Legal Remedies for Common FDCPA Violations
May 29, 2017
When debtors become victims of Fair Debt Collection Practices Act (FDCPA) violations, there are legal remedies available to them. Although the Act is extremely technical, there are virtually hundreds of ways it can be violated. Such violations can lead to physical and emotional distress, lost wages, FDCPA violation attorney fees and associated court costs, and numerous other types of damages. Fortunately, legal remedies can help victims recover monetary damages and injunctive remedies can be implemented to stop harassing debt collectors in their tracks.
Recover Monetary Damages for FDCPA Violations
There are various monetary damages that can be recovered when a debt collector violated the FDCPA.
- Relentless telephone calls, letters of collection, and attempts to collect debts by contacting the debtor’s workplace, family and friends can cause extensive emotional distress to victims.
- Sometimes, persistent debt collection practices can result in actual physical damage to victims. Stress-related heart issues, skin rashes, migraines and other ailments can occur. When physical damages can be linked to violations of the FDCPA, victims can recover the cost of medical treatment and other associated damages.
- When FDCPA violations interfere with a debtor’s wages or wage garnishment has occurred, victims may be able to recover any lost wages and garnished funds associated with illegal debt collection activities.
- In addition to recovering damages for emotional or physical distress and lost wages, victims can sometimes collect up to $1,000 in statutory damages from the debt collector. To recover statutory damages, the victim only needs to prove that a FDCPA violation occurred- not that harm was caused.
- When the victim and his or her FDCPA violation attorney successfully prove that a FDCPA violation has occurred, the courts may order that any attorney’s fees and court costs be paid by the debt collector.

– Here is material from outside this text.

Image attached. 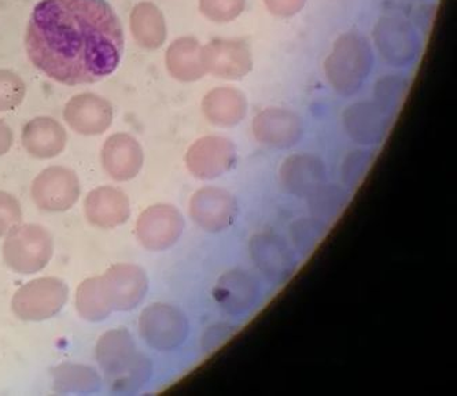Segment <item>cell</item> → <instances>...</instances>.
<instances>
[{"label": "cell", "instance_id": "obj_21", "mask_svg": "<svg viewBox=\"0 0 457 396\" xmlns=\"http://www.w3.org/2000/svg\"><path fill=\"white\" fill-rule=\"evenodd\" d=\"M260 295L259 281L242 270L226 273L217 281L214 299L226 313L239 316L255 305Z\"/></svg>", "mask_w": 457, "mask_h": 396}, {"label": "cell", "instance_id": "obj_18", "mask_svg": "<svg viewBox=\"0 0 457 396\" xmlns=\"http://www.w3.org/2000/svg\"><path fill=\"white\" fill-rule=\"evenodd\" d=\"M237 202L220 188L206 186L196 191L190 202L191 219L208 232L228 228L237 216Z\"/></svg>", "mask_w": 457, "mask_h": 396}, {"label": "cell", "instance_id": "obj_12", "mask_svg": "<svg viewBox=\"0 0 457 396\" xmlns=\"http://www.w3.org/2000/svg\"><path fill=\"white\" fill-rule=\"evenodd\" d=\"M250 254L257 269L273 285H283L297 270L295 254L278 235H255L250 242Z\"/></svg>", "mask_w": 457, "mask_h": 396}, {"label": "cell", "instance_id": "obj_6", "mask_svg": "<svg viewBox=\"0 0 457 396\" xmlns=\"http://www.w3.org/2000/svg\"><path fill=\"white\" fill-rule=\"evenodd\" d=\"M139 334L150 349L173 351L187 341L190 324L179 309L163 303L147 306L140 313Z\"/></svg>", "mask_w": 457, "mask_h": 396}, {"label": "cell", "instance_id": "obj_25", "mask_svg": "<svg viewBox=\"0 0 457 396\" xmlns=\"http://www.w3.org/2000/svg\"><path fill=\"white\" fill-rule=\"evenodd\" d=\"M129 25L134 39L145 50H158L167 40L165 17L152 2H140L132 9Z\"/></svg>", "mask_w": 457, "mask_h": 396}, {"label": "cell", "instance_id": "obj_37", "mask_svg": "<svg viewBox=\"0 0 457 396\" xmlns=\"http://www.w3.org/2000/svg\"><path fill=\"white\" fill-rule=\"evenodd\" d=\"M14 143V135L12 128L0 119V157L6 155Z\"/></svg>", "mask_w": 457, "mask_h": 396}, {"label": "cell", "instance_id": "obj_26", "mask_svg": "<svg viewBox=\"0 0 457 396\" xmlns=\"http://www.w3.org/2000/svg\"><path fill=\"white\" fill-rule=\"evenodd\" d=\"M76 311L81 318L88 323H101L113 313L104 287H102L101 276L86 278L76 290Z\"/></svg>", "mask_w": 457, "mask_h": 396}, {"label": "cell", "instance_id": "obj_27", "mask_svg": "<svg viewBox=\"0 0 457 396\" xmlns=\"http://www.w3.org/2000/svg\"><path fill=\"white\" fill-rule=\"evenodd\" d=\"M351 195L342 190L338 186H323L316 188L313 193L308 195L309 213L313 219L326 221V219H337L341 216L345 207L349 204Z\"/></svg>", "mask_w": 457, "mask_h": 396}, {"label": "cell", "instance_id": "obj_23", "mask_svg": "<svg viewBox=\"0 0 457 396\" xmlns=\"http://www.w3.org/2000/svg\"><path fill=\"white\" fill-rule=\"evenodd\" d=\"M203 111L212 124L234 127L246 117L247 99L239 89L219 87L206 94Z\"/></svg>", "mask_w": 457, "mask_h": 396}, {"label": "cell", "instance_id": "obj_14", "mask_svg": "<svg viewBox=\"0 0 457 396\" xmlns=\"http://www.w3.org/2000/svg\"><path fill=\"white\" fill-rule=\"evenodd\" d=\"M206 73L224 80H242L253 69L250 48L237 40H212L203 47Z\"/></svg>", "mask_w": 457, "mask_h": 396}, {"label": "cell", "instance_id": "obj_29", "mask_svg": "<svg viewBox=\"0 0 457 396\" xmlns=\"http://www.w3.org/2000/svg\"><path fill=\"white\" fill-rule=\"evenodd\" d=\"M410 83L397 74H387L377 81L374 87L375 104L395 119V112L404 103Z\"/></svg>", "mask_w": 457, "mask_h": 396}, {"label": "cell", "instance_id": "obj_11", "mask_svg": "<svg viewBox=\"0 0 457 396\" xmlns=\"http://www.w3.org/2000/svg\"><path fill=\"white\" fill-rule=\"evenodd\" d=\"M237 162L234 143L226 137L205 136L196 140L186 154V166L191 175L212 180L229 172Z\"/></svg>", "mask_w": 457, "mask_h": 396}, {"label": "cell", "instance_id": "obj_15", "mask_svg": "<svg viewBox=\"0 0 457 396\" xmlns=\"http://www.w3.org/2000/svg\"><path fill=\"white\" fill-rule=\"evenodd\" d=\"M84 216L96 228L111 231L127 224L131 217V203L124 191L112 186H101L87 194Z\"/></svg>", "mask_w": 457, "mask_h": 396}, {"label": "cell", "instance_id": "obj_34", "mask_svg": "<svg viewBox=\"0 0 457 396\" xmlns=\"http://www.w3.org/2000/svg\"><path fill=\"white\" fill-rule=\"evenodd\" d=\"M21 203L12 194L0 191V237L7 236L15 227L22 224Z\"/></svg>", "mask_w": 457, "mask_h": 396}, {"label": "cell", "instance_id": "obj_30", "mask_svg": "<svg viewBox=\"0 0 457 396\" xmlns=\"http://www.w3.org/2000/svg\"><path fill=\"white\" fill-rule=\"evenodd\" d=\"M330 227L324 224L320 219H303L291 224L290 239L295 249L300 250L303 254L308 255L320 244L321 240L326 237Z\"/></svg>", "mask_w": 457, "mask_h": 396}, {"label": "cell", "instance_id": "obj_19", "mask_svg": "<svg viewBox=\"0 0 457 396\" xmlns=\"http://www.w3.org/2000/svg\"><path fill=\"white\" fill-rule=\"evenodd\" d=\"M102 166L114 181L124 183L139 175L145 163L140 143L128 134H114L107 137L102 147Z\"/></svg>", "mask_w": 457, "mask_h": 396}, {"label": "cell", "instance_id": "obj_32", "mask_svg": "<svg viewBox=\"0 0 457 396\" xmlns=\"http://www.w3.org/2000/svg\"><path fill=\"white\" fill-rule=\"evenodd\" d=\"M246 0H199V10L211 21L227 24L244 12Z\"/></svg>", "mask_w": 457, "mask_h": 396}, {"label": "cell", "instance_id": "obj_20", "mask_svg": "<svg viewBox=\"0 0 457 396\" xmlns=\"http://www.w3.org/2000/svg\"><path fill=\"white\" fill-rule=\"evenodd\" d=\"M22 147L30 157L51 160L65 150L68 134L57 120L36 117L25 124L21 134Z\"/></svg>", "mask_w": 457, "mask_h": 396}, {"label": "cell", "instance_id": "obj_7", "mask_svg": "<svg viewBox=\"0 0 457 396\" xmlns=\"http://www.w3.org/2000/svg\"><path fill=\"white\" fill-rule=\"evenodd\" d=\"M81 195L79 176L65 166H50L36 176L30 196L40 210L65 213L78 203Z\"/></svg>", "mask_w": 457, "mask_h": 396}, {"label": "cell", "instance_id": "obj_31", "mask_svg": "<svg viewBox=\"0 0 457 396\" xmlns=\"http://www.w3.org/2000/svg\"><path fill=\"white\" fill-rule=\"evenodd\" d=\"M27 86L14 71L0 69V112L12 111L24 102Z\"/></svg>", "mask_w": 457, "mask_h": 396}, {"label": "cell", "instance_id": "obj_36", "mask_svg": "<svg viewBox=\"0 0 457 396\" xmlns=\"http://www.w3.org/2000/svg\"><path fill=\"white\" fill-rule=\"evenodd\" d=\"M232 334H234L232 326H226V324H217V326H212L209 329L208 336L204 337V343L208 342V344H205L204 349L214 351V350L223 346Z\"/></svg>", "mask_w": 457, "mask_h": 396}, {"label": "cell", "instance_id": "obj_3", "mask_svg": "<svg viewBox=\"0 0 457 396\" xmlns=\"http://www.w3.org/2000/svg\"><path fill=\"white\" fill-rule=\"evenodd\" d=\"M374 65L371 45L364 36L347 32L339 36L324 61L327 80L338 94L354 95L361 89Z\"/></svg>", "mask_w": 457, "mask_h": 396}, {"label": "cell", "instance_id": "obj_24", "mask_svg": "<svg viewBox=\"0 0 457 396\" xmlns=\"http://www.w3.org/2000/svg\"><path fill=\"white\" fill-rule=\"evenodd\" d=\"M170 76L183 83L201 80L206 74L203 63V45L194 37H180L170 45L165 56Z\"/></svg>", "mask_w": 457, "mask_h": 396}, {"label": "cell", "instance_id": "obj_17", "mask_svg": "<svg viewBox=\"0 0 457 396\" xmlns=\"http://www.w3.org/2000/svg\"><path fill=\"white\" fill-rule=\"evenodd\" d=\"M253 134L262 144L273 148H290L300 143L303 137V121L290 110L270 107L255 117Z\"/></svg>", "mask_w": 457, "mask_h": 396}, {"label": "cell", "instance_id": "obj_4", "mask_svg": "<svg viewBox=\"0 0 457 396\" xmlns=\"http://www.w3.org/2000/svg\"><path fill=\"white\" fill-rule=\"evenodd\" d=\"M2 255L12 272L35 275L42 272L53 258V236L43 225L20 224L4 236Z\"/></svg>", "mask_w": 457, "mask_h": 396}, {"label": "cell", "instance_id": "obj_9", "mask_svg": "<svg viewBox=\"0 0 457 396\" xmlns=\"http://www.w3.org/2000/svg\"><path fill=\"white\" fill-rule=\"evenodd\" d=\"M104 295L113 311H131L149 293V277L139 265L116 263L101 276Z\"/></svg>", "mask_w": 457, "mask_h": 396}, {"label": "cell", "instance_id": "obj_22", "mask_svg": "<svg viewBox=\"0 0 457 396\" xmlns=\"http://www.w3.org/2000/svg\"><path fill=\"white\" fill-rule=\"evenodd\" d=\"M280 178L288 194L303 198L327 183L326 166L315 155H291L280 169Z\"/></svg>", "mask_w": 457, "mask_h": 396}, {"label": "cell", "instance_id": "obj_28", "mask_svg": "<svg viewBox=\"0 0 457 396\" xmlns=\"http://www.w3.org/2000/svg\"><path fill=\"white\" fill-rule=\"evenodd\" d=\"M54 382L60 392H94L101 384L98 373L83 365H62L55 370Z\"/></svg>", "mask_w": 457, "mask_h": 396}, {"label": "cell", "instance_id": "obj_1", "mask_svg": "<svg viewBox=\"0 0 457 396\" xmlns=\"http://www.w3.org/2000/svg\"><path fill=\"white\" fill-rule=\"evenodd\" d=\"M25 47L30 62L51 80L98 83L119 68L124 29L106 0H40Z\"/></svg>", "mask_w": 457, "mask_h": 396}, {"label": "cell", "instance_id": "obj_2", "mask_svg": "<svg viewBox=\"0 0 457 396\" xmlns=\"http://www.w3.org/2000/svg\"><path fill=\"white\" fill-rule=\"evenodd\" d=\"M96 358L107 385L114 392H134L152 375V362L137 351L131 334L125 328L104 332L96 343Z\"/></svg>", "mask_w": 457, "mask_h": 396}, {"label": "cell", "instance_id": "obj_5", "mask_svg": "<svg viewBox=\"0 0 457 396\" xmlns=\"http://www.w3.org/2000/svg\"><path fill=\"white\" fill-rule=\"evenodd\" d=\"M69 299V287L57 277H40L28 281L15 291L12 310L17 318L40 323L58 316Z\"/></svg>", "mask_w": 457, "mask_h": 396}, {"label": "cell", "instance_id": "obj_33", "mask_svg": "<svg viewBox=\"0 0 457 396\" xmlns=\"http://www.w3.org/2000/svg\"><path fill=\"white\" fill-rule=\"evenodd\" d=\"M374 154L371 151H352L342 163L341 177L347 186H357L371 168Z\"/></svg>", "mask_w": 457, "mask_h": 396}, {"label": "cell", "instance_id": "obj_8", "mask_svg": "<svg viewBox=\"0 0 457 396\" xmlns=\"http://www.w3.org/2000/svg\"><path fill=\"white\" fill-rule=\"evenodd\" d=\"M378 51L390 66H410L420 53V37L404 18L382 17L374 28Z\"/></svg>", "mask_w": 457, "mask_h": 396}, {"label": "cell", "instance_id": "obj_13", "mask_svg": "<svg viewBox=\"0 0 457 396\" xmlns=\"http://www.w3.org/2000/svg\"><path fill=\"white\" fill-rule=\"evenodd\" d=\"M63 119L76 134L96 136L112 127L114 110L107 99L93 92H83L66 103Z\"/></svg>", "mask_w": 457, "mask_h": 396}, {"label": "cell", "instance_id": "obj_35", "mask_svg": "<svg viewBox=\"0 0 457 396\" xmlns=\"http://www.w3.org/2000/svg\"><path fill=\"white\" fill-rule=\"evenodd\" d=\"M265 6L278 17H293L305 7L306 0H264Z\"/></svg>", "mask_w": 457, "mask_h": 396}, {"label": "cell", "instance_id": "obj_16", "mask_svg": "<svg viewBox=\"0 0 457 396\" xmlns=\"http://www.w3.org/2000/svg\"><path fill=\"white\" fill-rule=\"evenodd\" d=\"M345 130L357 144H379L386 139L395 119L375 102H359L347 107L342 116Z\"/></svg>", "mask_w": 457, "mask_h": 396}, {"label": "cell", "instance_id": "obj_10", "mask_svg": "<svg viewBox=\"0 0 457 396\" xmlns=\"http://www.w3.org/2000/svg\"><path fill=\"white\" fill-rule=\"evenodd\" d=\"M185 229V219L170 204H155L142 211L137 221V237L149 252H165L175 246Z\"/></svg>", "mask_w": 457, "mask_h": 396}]
</instances>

Injunctive Relief from Illegal Debt Collection Practices
The court may also order that the debt collector cease certain collections activities. This is referred to as “injunctive relief”. Activities that could be affected include things like harassing collections calls to the victim’s home, workplace or family and friends, and the sending of debt collection letters.
Third Party Remedies
When third parties are burdened with FDCPA violations like collections calls and letters, they may be entitled to damages as well. For a successful claim, third parties will need to prove that a violation occurred and that harm was suffered due to any violation(s).